— Не многовато? — иронически спросил начштаба.
— Ну тогда армию, — не сдавался Ефремов.
— Вы серьезно?
— Вполне серьезно, — поддержал я Степана. — Дальше на запад простирается партизанский край…
Беседа затянулась далеко за полночь. Мы рассказали о мобилизации и подготовке пополнения. Вручили списки. Офицеры штаба дивизии интересовались обстановкой в глубине обороны противника. Мы подробно отвечали на вопросы.
Утром гвардейцы по списку приняли от нас пополнение.
— Передайте всем партизанам большое спасибо, — сказал командир дивизии. — Может, вы в чем нуждаетесь? Поможем.
— Патронов не мешало бы, — сказал я.
— Сколько вам?
— На первый случай автоматных тысяч триста, — упредил меня Ефремов.
— Ну и замахнулся! — рассмеялся генерал.
— Для вас это капля в море, — поддержал я Степу, рассчитывая выторговать хотя бы половину.
— Сколько в вашем отряде людей? — спросил комдив.
— Около трех тысяч, — ответил я, приврав наполовину.
— Солидно… Хорошие вы хлопцы. Много наслышан о вашем командире Сидоре Артемовиче Ковпаке, боевых делах отряда. Вы помогли мне, выручу и я вас из беды, — сказал генерал и обратился к подполковнику с артиллерийскими погонами — Как, товарищ начальник артиллерийского снабжения, дадим?
— Что вы, товарищ генерал, триста тысяч? — ахнул подполковник. Видно, ему нелегко доставались боеприпасы.
— Товарищ подполковник, вы гвардеец и должны знать, что слово гвардии генерала нерушимо! — нахально заявил Ефремов, заставив меня покраснеть.
Генерал покачал головой, улыбнулся и сказал:
— Ну и хитры! Одним словом, партизаны… Если вы просите триста тысяч, то думаете получить полтораста, но я вам дам сто тысяч, — он раскатисто засмеялся, довольный выдумкой, и подтвердил свое приказание начальнику артснабжения. Извинился перед нами: — Меня ждут дела. Передайте вашим командирам и всем партизанам привет и наше гвардейское спасибо. До свидания. Может, еще встретимся…
Генерал крепко пожал нам руки и ушел.
Мы были рады и такому подарку, тем более что больше мы не могли увезти.
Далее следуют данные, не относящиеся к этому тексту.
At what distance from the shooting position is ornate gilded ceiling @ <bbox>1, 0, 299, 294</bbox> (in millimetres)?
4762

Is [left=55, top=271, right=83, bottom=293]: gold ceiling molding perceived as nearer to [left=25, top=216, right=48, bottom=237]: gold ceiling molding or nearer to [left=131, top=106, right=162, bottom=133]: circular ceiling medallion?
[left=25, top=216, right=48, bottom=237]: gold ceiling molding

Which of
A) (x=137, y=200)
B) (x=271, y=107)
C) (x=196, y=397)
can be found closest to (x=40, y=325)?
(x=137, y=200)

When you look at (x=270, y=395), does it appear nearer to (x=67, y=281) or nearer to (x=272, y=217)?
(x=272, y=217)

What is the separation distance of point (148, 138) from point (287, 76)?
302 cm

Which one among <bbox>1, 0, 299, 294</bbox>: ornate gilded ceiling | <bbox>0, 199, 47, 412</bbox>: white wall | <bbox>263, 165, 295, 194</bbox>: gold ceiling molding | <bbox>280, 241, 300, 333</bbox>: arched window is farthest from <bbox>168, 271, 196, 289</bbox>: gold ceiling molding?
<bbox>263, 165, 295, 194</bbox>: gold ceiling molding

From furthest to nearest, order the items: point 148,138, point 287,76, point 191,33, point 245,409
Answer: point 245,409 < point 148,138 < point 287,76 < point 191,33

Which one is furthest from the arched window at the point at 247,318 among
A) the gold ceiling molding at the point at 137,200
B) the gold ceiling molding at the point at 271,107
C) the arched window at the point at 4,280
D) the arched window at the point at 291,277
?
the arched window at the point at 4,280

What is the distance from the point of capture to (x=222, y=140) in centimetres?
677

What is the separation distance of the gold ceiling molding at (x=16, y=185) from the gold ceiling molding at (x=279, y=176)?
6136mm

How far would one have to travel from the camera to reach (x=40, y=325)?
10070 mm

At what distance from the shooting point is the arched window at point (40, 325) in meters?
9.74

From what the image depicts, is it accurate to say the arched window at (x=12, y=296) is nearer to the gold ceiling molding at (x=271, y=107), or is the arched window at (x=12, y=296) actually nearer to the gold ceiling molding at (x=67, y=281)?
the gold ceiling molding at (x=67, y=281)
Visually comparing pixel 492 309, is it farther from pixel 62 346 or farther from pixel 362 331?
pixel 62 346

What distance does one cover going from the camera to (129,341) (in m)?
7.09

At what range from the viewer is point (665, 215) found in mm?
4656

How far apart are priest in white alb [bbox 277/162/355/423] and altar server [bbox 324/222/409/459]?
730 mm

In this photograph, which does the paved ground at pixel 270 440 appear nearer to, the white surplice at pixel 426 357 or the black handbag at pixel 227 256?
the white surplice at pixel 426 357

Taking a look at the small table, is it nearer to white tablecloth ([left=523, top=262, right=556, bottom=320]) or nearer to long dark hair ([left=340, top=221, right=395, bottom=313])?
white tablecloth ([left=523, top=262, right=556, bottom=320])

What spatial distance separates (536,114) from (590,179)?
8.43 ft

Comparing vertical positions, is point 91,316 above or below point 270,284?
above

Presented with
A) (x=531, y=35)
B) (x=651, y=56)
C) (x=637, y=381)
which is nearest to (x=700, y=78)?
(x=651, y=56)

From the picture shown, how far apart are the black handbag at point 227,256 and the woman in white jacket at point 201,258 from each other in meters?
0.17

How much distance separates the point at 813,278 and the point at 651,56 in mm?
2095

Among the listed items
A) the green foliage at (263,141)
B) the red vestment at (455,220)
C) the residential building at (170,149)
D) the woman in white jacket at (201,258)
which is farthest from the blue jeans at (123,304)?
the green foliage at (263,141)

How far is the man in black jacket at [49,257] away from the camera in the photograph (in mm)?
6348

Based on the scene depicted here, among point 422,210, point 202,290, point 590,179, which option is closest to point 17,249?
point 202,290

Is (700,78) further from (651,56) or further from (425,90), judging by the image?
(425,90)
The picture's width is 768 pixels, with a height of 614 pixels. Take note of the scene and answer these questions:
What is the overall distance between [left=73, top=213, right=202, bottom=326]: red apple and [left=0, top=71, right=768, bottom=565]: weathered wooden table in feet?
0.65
Возвращаясь в отряд, мы на полпути встретили большой бычий обоз. Оказывается, Вершигора в Киеве получил пушки, снаряды, патроны и много других грузов, все это на автомашинах отправил в Овруч. В соединение прислал радиограмму, чтобы в Овруч за грузом направили обоз.
Из Киева Вершигора возвратился 2 января 1944 года. К этому времени почти весь груз был доставлен в Собычин. Теперь уже никто не сомневался, что не сегодня-завтра соединение выступит в новый рейд. И тут пришла весть, которая взбудоражила всех партизан и положила начало новой истории соединения. Ковпака отзывали в Киев, а вместо него назначался Петр Петрович Вершигора.
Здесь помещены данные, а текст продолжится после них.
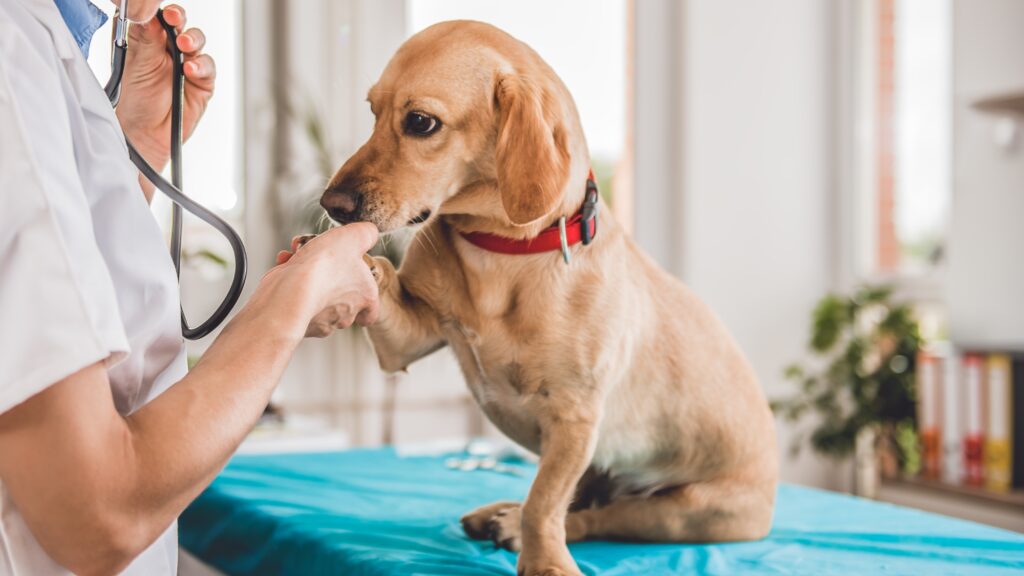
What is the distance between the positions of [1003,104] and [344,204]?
89.8 inches

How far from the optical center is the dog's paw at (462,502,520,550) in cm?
106

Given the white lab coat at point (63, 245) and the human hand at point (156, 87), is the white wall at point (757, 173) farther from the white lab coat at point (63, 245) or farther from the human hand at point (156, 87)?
the white lab coat at point (63, 245)

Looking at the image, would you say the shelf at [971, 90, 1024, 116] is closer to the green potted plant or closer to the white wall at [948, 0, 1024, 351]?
the white wall at [948, 0, 1024, 351]

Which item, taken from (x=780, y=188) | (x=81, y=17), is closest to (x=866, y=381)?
(x=780, y=188)

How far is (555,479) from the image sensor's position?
94cm

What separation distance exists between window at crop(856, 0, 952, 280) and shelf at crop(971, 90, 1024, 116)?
1.90ft

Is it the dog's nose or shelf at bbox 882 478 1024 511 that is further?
shelf at bbox 882 478 1024 511

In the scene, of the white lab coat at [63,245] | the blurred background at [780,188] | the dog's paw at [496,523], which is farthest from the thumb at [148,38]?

По-разному встретили бойцы отъезд Ковпака и назначение Вершигоры. И не удивительно. Ведь с Ковпаком они делали первые шаги на трудном, опасном партизанском пути, за два года прошли тысячи километров по тылам врага, провели множество боев. Все успехи связывали с именем Ковпака. Люди так привыкли к нему, так верили в него, что не мыслили существования соединения без Ковпака.
Вершигору партизаны, особенно разведчики, тоже любили и, не колеблясь, шли с ним в бой. Но это было тогда, когда чувствовали за своей спиной Ковпака и Руднева, знали, что они зорко следят за ходом боя и вовремя исправят возможную ошибку. А как теперь?
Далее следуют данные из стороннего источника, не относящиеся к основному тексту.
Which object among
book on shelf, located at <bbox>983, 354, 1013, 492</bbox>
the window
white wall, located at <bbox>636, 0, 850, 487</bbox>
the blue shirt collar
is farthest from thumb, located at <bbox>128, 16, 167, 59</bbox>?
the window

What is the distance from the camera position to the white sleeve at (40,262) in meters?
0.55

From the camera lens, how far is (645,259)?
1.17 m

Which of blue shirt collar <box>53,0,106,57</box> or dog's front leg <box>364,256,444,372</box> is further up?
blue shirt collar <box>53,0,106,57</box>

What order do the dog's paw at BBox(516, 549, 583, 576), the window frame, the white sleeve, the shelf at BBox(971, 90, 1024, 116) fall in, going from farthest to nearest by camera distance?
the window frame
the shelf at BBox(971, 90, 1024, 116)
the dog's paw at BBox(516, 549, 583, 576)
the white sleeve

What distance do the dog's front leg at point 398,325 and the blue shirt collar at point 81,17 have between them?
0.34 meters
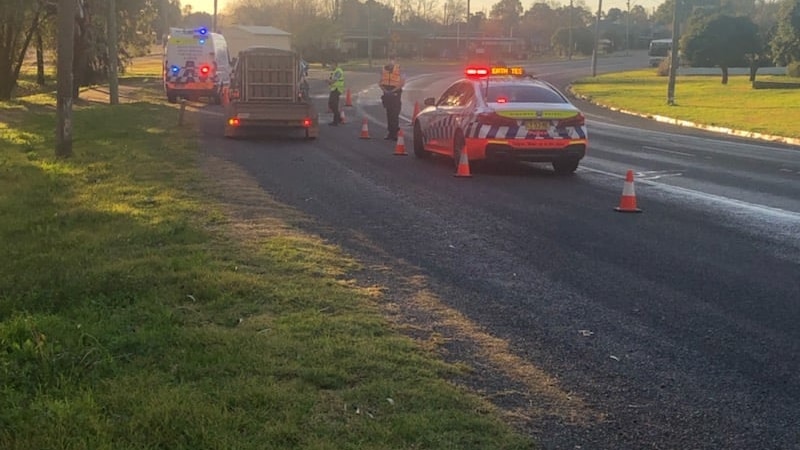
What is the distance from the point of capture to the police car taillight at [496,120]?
553 inches

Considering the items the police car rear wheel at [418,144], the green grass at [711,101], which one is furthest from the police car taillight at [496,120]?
the green grass at [711,101]

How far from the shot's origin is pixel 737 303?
6785 millimetres

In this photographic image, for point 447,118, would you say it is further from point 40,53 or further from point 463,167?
point 40,53

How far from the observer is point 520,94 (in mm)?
14703

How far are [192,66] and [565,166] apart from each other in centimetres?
2352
Ветераны отряда сомневались в способностях нового командира. Даже то, что Петр Петрович, отдавая приказ или разговаривая с провинившимися, никогда не повышал голоса, склонны были расценивать как нерешительность и; слабохарактерность. Настораживало и то, что Вершигора не являлся кадровым военным.
— Он сугубо штатский человек, — говорили некоторые, намекая на то, что Петр Петрович по профессии кинорежиссер. — Ни тебе командирской выправки, ни военной подготовки. Какой из него командир? Даже неряху отчитать как следует не может. Одним словом, интеллигент…
Я не разделял этого опасения. Командуя тринадцатой, а затем разведывательной ротами, я полтора года находился в непосредственном подчинении Бороды, как называли разведчики Вершигору, участвовал во многих боях и видел, как он от боя к бою постигал основы командирского дела. У меня с Петром Петровичем установились близкие отношения. Не один вечер мы провели в откровенных задушевных беседах, я хорошо узнал Вершигору.
Действительно, Петр Петрович не был кадровым офицером. Военным его сделала война. Искусству воевать ему пришлось учиться прямо на поле боя.